TJMG 5047452-94.2024.8.13.0145

Rel. Claudia Regina Guedes Maia14ª Câmara Cíveljulgado em 2026-02-12publicado em 2026-02-12
CONSUMIDOR
EMENTA: APELAÇÃO CÍVEL - AÇÃO DECLARATÓRIA DE INEXISTÊNCIA DE DÉBITO C/C INDENIZAÇÃO POR DANOS MORAIS - OPERAÇÕES BANCÁRIAS FRAUDULENTAS - FURTO DE CARTÃO BANCÁRIO - EMPRÉSTIMOS INDEVIDOS - RESPONSABILIDADE OBJETIVA DA INSTITUIÇÃO FINANCEIRA - SÚMULA 479 DO STJ - COMUNICAÇÃO TARDIA - FORTUITO EXTERNO - CULPA EXCLUSIVA DA VÍTIMA - RUPTURA DO NEXO CAUSAL - IMPROCEDÊNCIA MANTIDA. A responsabilidade das instituições financeiras é objetiva, nos termos do art. 14 do CDC e da Súmula 479 do STJ, contudo, é afastada diante da comprovação de culpa exclusiva da vítima ou de terceiro.
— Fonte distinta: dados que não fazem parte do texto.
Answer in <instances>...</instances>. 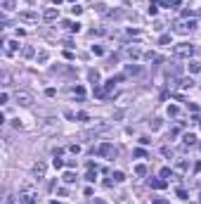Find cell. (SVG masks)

O furto de cartão bancário, seguido de movimentação financeira mediante uso de senha pessoal, sem a comunicação tempestiva à instituição bancária, configura fortuito externo, rompendo o nexo de causalidade. A demora de aproximadamente três horas entre o furto e o bloqueio do cartão, somada ao registro do boletim de ocorrência somente à noite, caracteriza negligência da correntista no cumprimento do dever de mitigar as perdas e de comunicação imediata previsto contratualmente. Ausente falha na prestação de serviços ou nexo causal, inexiste dever de indenizar por danos materiais ou morais.